Re Venue Manager Matt Dale and Sam Cocks will host a ‘How to Build a Rubbish Bar’ presentation and showcase their venue’s focus on sustainability along with highlighting ways for bars to approach new ideas utilising waste from venues, farmers and other providers.
Dale said: “Re is really excited to be heading to Adelaide on our first Australian takeover for 2023. We were extremely humbled when the whole team from Memphis Slims and surrounding bars came to Re last year and we are stoked to return the favour with the help of Bombay Sapphire.”
Next up Matt and Sam will take over the bar at Memphis Slim’s from 7pm on March 8. Currently ranked 87th in the world, Re’s new menu ‘10×10’ will be focusing on the top 10 most wasted items in the world and creating a pantry of 100 items only using those 10 ingredients. The four cocktails on offer for the takeover are drawn from this menu.
PnV (above) – Grey Goose, Green Olive, Fennel Flower, Black Garlic Vinegar, PnV Waste Wine (pictured above). Grey Goose
is distilled and bottled in France using only locally sourced ingredients. The soft winter wheat husks are used for
livestock feed ensuring no waste is going into landfill. A recent bottle design has reduced weight by 14% further
minimising transport emissions.
Koji & Co – Bombay Sapphire, Roasted Koji, White Peach, Strawberry Gum, Native Mint Amazake. Bombay
Sapphire’s 10 botanicals are sustainably sourced, the liquid is created with 100% renewable electricity, the distillery
sends nothing to landfill and the brand is on track for net zero carbon emissions by 2030.

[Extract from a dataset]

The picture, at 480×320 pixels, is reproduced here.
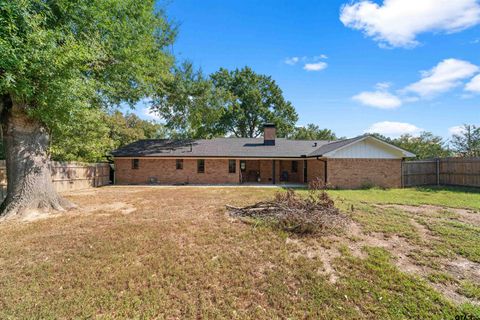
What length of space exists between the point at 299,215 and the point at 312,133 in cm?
3390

Wildflower – Patrón Silver, Cucumber Tamari, Marron Shell, Man-gaitch, Amazake Lees, Juracon. Patrón is taking care of the resources and people that craft the world’s finest tequila -agave fibres are transformed into high-quality compost, water is reused in production and irrigation saving 10,000 cubic metres in the first year.
Maylands – Bacardi Carta Blanca, Illawarra Plum Wine, Plum Vermouth, Riberry Boshi, Preserved Honey Myrtle.
Bacardi has cut greenhouse emissions by 50% since moving from oil to gas power in 2023 in their distilleries. This in
addition to all sugarcane requirements being sustainably sourced from bonsucro – certified suppliers illustrates Bacardi
is moving to make a positive impact on the world.
Sydneysiders can also sample the cocktails at Re.